Экспедитор, Работать начал в четырнадцать лет, двадцать два года прослужил в одной фирме. В двадцать восемь лет женился, жена через год-два заболела и стала калекой. Он был преданным мужем. И вскоре стал красть сберегательные марки, и даже не потому, что нуждался в деньгах, хотя кражи и давали ему возможность побаловать жену нехитрыми лакомствами, но прежде всего потому, что ему доставляло удовольствие обманывать нанимателей, считавших его солидным, ответственным служащим. Потом кражи раскрылись, и он, зная, что его уволят, а то и посадят, и жена останется без присмотра, убил ее. Подложил подушку ей под голову и накрыл ее пуховым одеялом. Отвел любимую собачку жены к ветеринару, чтобы ту безболезненно усыпили — убить ее у него не поднялась рука.
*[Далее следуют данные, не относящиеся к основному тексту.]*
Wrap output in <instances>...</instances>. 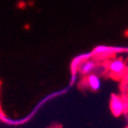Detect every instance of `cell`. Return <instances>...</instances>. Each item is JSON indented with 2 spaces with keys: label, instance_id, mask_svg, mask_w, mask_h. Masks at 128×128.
<instances>
[{
  "label": "cell",
  "instance_id": "cell-1",
  "mask_svg": "<svg viewBox=\"0 0 128 128\" xmlns=\"http://www.w3.org/2000/svg\"><path fill=\"white\" fill-rule=\"evenodd\" d=\"M110 109L115 116H120L127 110V102L118 95H112L110 100Z\"/></svg>",
  "mask_w": 128,
  "mask_h": 128
},
{
  "label": "cell",
  "instance_id": "cell-2",
  "mask_svg": "<svg viewBox=\"0 0 128 128\" xmlns=\"http://www.w3.org/2000/svg\"><path fill=\"white\" fill-rule=\"evenodd\" d=\"M109 70L115 74V75H122V74L126 71L127 67H126V64L124 62V60H122L121 58H115L112 60L109 65H108Z\"/></svg>",
  "mask_w": 128,
  "mask_h": 128
},
{
  "label": "cell",
  "instance_id": "cell-3",
  "mask_svg": "<svg viewBox=\"0 0 128 128\" xmlns=\"http://www.w3.org/2000/svg\"><path fill=\"white\" fill-rule=\"evenodd\" d=\"M87 85L93 91L100 90L102 87L100 78L98 75H95V74H90V75H88V77H87Z\"/></svg>",
  "mask_w": 128,
  "mask_h": 128
},
{
  "label": "cell",
  "instance_id": "cell-4",
  "mask_svg": "<svg viewBox=\"0 0 128 128\" xmlns=\"http://www.w3.org/2000/svg\"><path fill=\"white\" fill-rule=\"evenodd\" d=\"M95 68V62L94 60H84L83 62L80 64L79 66V72L82 75H90L91 72Z\"/></svg>",
  "mask_w": 128,
  "mask_h": 128
},
{
  "label": "cell",
  "instance_id": "cell-5",
  "mask_svg": "<svg viewBox=\"0 0 128 128\" xmlns=\"http://www.w3.org/2000/svg\"><path fill=\"white\" fill-rule=\"evenodd\" d=\"M126 128H128V126H127V127H126Z\"/></svg>",
  "mask_w": 128,
  "mask_h": 128
}]
</instances>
После этого явился в полицейский участок с повинной.

* * *

Т. Рослый, худой, но отнюдь не изможденный, при ходьбе чуть горбится. Ему можно дать от сорока пяти до пятидесяти: его кудрявые, все еще густые волосы, почти совсем седые, а бритое, с четкими чертами лицо изборождено моршинами. Мертвенно-бледный. Очки в золотой оправе. Ненавязчив. Говорит тихим голосом и лишь когда к нему обращаются, и хотя никогда не говорит ничего умного, не говорит и глупостей. Доверенное лицо одной из самых крупных американских корпораций, обращает на себя внимание прежде всего своей надежностью. Ясно, что человек он очень умный, зато очень честный. Живет скромно. Имеет жену, к которой привязан, и двух детей, которыми, как и положено, гордится. Можно смело поручиться, что он в жизни не сделал ничего, о чем мог бы пожалеть. Он доволен фирмой, в которой работает, своим положением в ней — почетным, хотя и не слишком высоким, домом, в котором живет, городом, в котором работает, расписанием поездов, которыми ежедневно ездит на службу. Работник он отменно дельный. Винтик гигантской машины — он ничего другого и не желает. Зрелище огромных рычагов, вращающихся колес, колоссальных поршней не наводит его на мысль, что и он мог бы быть не только винтиком. Совершенно незауряден в своей поразительной заурядности.